Extrait à lire:
Le feu couve d’autant plus qu’aucune arrivée n’a fait l’objet d’une présentation publique, ce qui enveloppe la période d’un silence inhabituel, lequel contraste forcément avec les habitudes passées où les conférences de presse tournaient non seulement autour du néo-Lyonnais mais aussi autour des "questions annexes et décalées". C’était toujours l’occasion pour le patron de l’époque, Jean-Michel Aulas de s’exprimer sur l’actualité de l’OL en particulier... et d’avoir un avis sur tout. Nouvelle gouvernance, nouvelles habitudes.

D’ici le 31 août, il faut aussi traduire les propos du "Président" au boss John Textor: l’échange de ce début de semaine – "qui fait partie des échanges traditionnels entre les deux hommes" dixit l’entourage de l’Américain - a forcément tourné autour de l’explication de texte entre les deux hommes, même s’il est difficile d’en savoir plus sur les contours de cette discussion quelques heures après sa programmation. Ni d’un côté, ni de l’autre, on ne commente cette visio.

Cucci en apprentissage accéléré

Issu d’une autre culture où le cadre est appelé à suivre les feuilles de route sans états d’âme, John Textor doit aussi se faire expliquer justement ce deuxième et troisième degré d’où suinte une pointe d’agacement. Et le tout en distanciel, par visio régulière: peu fluide quand il faut s’expliquer en temps de crise...

D’autant que son bras droit Santiago Cucci, en présentiel et installé lui à Lyon depuis juin, découvre le milieu, son exposition, sa proximité avec les fans qui peuvent dire franchement à la sortie d’un match ce qu’ils pensent du résultat. Sans filtre. Loin des mœurs, certes féroces, mais plus policées des affaires de l’Ouest américain. "Il est en apprentissage accéléré, une vraie gageur", décrit un proche.

Matériel:
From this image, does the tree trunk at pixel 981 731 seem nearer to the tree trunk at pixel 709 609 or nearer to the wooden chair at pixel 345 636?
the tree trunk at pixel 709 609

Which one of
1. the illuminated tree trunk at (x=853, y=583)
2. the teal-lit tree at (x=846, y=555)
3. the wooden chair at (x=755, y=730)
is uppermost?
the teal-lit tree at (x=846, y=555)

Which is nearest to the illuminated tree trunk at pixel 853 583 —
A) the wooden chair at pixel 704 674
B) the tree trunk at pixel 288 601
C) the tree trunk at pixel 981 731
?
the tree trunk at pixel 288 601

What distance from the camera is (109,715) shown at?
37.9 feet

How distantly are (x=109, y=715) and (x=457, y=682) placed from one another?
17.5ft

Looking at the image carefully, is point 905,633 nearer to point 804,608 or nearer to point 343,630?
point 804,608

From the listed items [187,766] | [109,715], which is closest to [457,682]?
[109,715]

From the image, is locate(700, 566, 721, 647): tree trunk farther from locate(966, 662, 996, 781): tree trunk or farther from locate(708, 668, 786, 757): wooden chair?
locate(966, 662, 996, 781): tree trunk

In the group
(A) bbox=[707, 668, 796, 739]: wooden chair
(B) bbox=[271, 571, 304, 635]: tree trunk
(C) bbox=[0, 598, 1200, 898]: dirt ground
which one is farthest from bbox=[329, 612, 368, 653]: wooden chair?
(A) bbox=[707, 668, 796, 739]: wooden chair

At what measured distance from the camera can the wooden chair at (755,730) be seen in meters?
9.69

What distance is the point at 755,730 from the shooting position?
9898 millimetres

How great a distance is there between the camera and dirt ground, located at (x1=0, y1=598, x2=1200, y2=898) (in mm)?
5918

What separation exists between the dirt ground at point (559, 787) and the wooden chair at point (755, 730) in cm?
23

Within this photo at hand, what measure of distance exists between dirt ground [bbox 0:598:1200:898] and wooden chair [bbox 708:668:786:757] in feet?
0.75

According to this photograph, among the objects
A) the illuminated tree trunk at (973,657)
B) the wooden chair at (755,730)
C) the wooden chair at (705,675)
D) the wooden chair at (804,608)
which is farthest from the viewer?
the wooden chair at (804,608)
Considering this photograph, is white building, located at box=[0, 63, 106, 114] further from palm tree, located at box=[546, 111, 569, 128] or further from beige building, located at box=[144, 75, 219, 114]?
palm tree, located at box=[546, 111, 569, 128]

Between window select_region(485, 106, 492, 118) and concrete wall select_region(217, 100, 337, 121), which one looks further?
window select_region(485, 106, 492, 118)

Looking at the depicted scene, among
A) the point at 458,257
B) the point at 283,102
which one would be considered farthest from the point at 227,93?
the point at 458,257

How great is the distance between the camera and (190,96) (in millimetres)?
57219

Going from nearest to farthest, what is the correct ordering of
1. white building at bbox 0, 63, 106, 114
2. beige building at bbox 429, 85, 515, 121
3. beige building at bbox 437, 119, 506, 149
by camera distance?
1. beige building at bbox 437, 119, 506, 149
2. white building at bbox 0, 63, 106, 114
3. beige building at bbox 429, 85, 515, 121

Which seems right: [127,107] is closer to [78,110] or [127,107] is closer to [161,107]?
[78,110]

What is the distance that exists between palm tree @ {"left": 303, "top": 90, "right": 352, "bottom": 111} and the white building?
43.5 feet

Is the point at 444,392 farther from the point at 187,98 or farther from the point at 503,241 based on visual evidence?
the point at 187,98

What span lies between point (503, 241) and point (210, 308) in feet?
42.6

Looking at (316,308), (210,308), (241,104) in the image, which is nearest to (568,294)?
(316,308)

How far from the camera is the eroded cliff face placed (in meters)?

Votre objectif: Relevez toutes les personnes que l'extrait sur l'OL désigne par leur prénom et leur nom.

Résultat de l'exercice: Jean-Michel Aulas, John Textor, Santiago Cucci